Question

Show that ${\cos ^4}\alpha + 2{\cos ^2}\alpha (1 - \dfrac{1}{{{{\sec }^2}\alpha }}) = 1 - {\sin ^4}\alpha$

Answer 1

To solve such questions, we have to simplify LHS (Left Hand Side) and try to simplify it and convert it into RHS (Right Hand Side). We use trigonometric identities such as:${\sin ^2}\alpha + {\cos ^2}\alpha = 1$ and $(a - b)(a + b) = {a^2} - {b^2}$.

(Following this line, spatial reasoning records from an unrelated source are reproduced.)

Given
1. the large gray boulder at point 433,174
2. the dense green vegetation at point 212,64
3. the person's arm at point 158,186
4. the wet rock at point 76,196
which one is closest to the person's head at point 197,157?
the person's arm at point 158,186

Complete step by step answer:
Let’s start by writing down the left hand side:
${\cos ^4}\alpha + 2{\cos ^2}\alpha (1 - \dfrac{1}{{{{\sec }^2}\alpha }})$
We know that $\dfrac{1}{{{{\sec }^2}\alpha }} = {\cos ^2}\alpha$
${\cos ^4}\alpha + 2{\cos ^2}\alpha (1 - {\cos ^2}\alpha )$
After taking out ${\cos ^2}\alpha$ common from the equation, we get:
${\cos ^2}\alpha [{\cos ^2}\alpha + 2(1 - {\cos ^2}\alpha )]$
We know that ${\cos ^2}\alpha = 1 - {\sin ^2}\alpha$

After simplifying the equation in the bracket we get:
${\cos ^2}\alpha + 2(1 - {\cos ^2}\alpha )$
$\Rightarrow {\cos ^2}\alpha + 2 - 2{\cos ^2}\alpha$
$\Rightarrow 2 - {\cos ^2}\alpha$
$\Rightarrow 1 + 1 - {\cos ^2}\alpha$
$\Rightarrow 1 + {\sin ^2}\alpha$
Hence after multiplying the two terms, we get:
$(1 - {\sin ^2}\alpha )(1 + {\sin ^2}\alpha ) = 1 - {\sin ^4}\alpha$
Since LHS = RHS, hence proved.

Note: This question tests the fundamentals of trigonometric identities, hence remembering them will reduce the difficulty of the question and complexity. When we simplify the left hand side, we have to simplify it in such a way that it is similar to the equation on the right hand side. Sometimes going from left to right might not help and be difficult, then we can use the right to left approach and simplify the equation.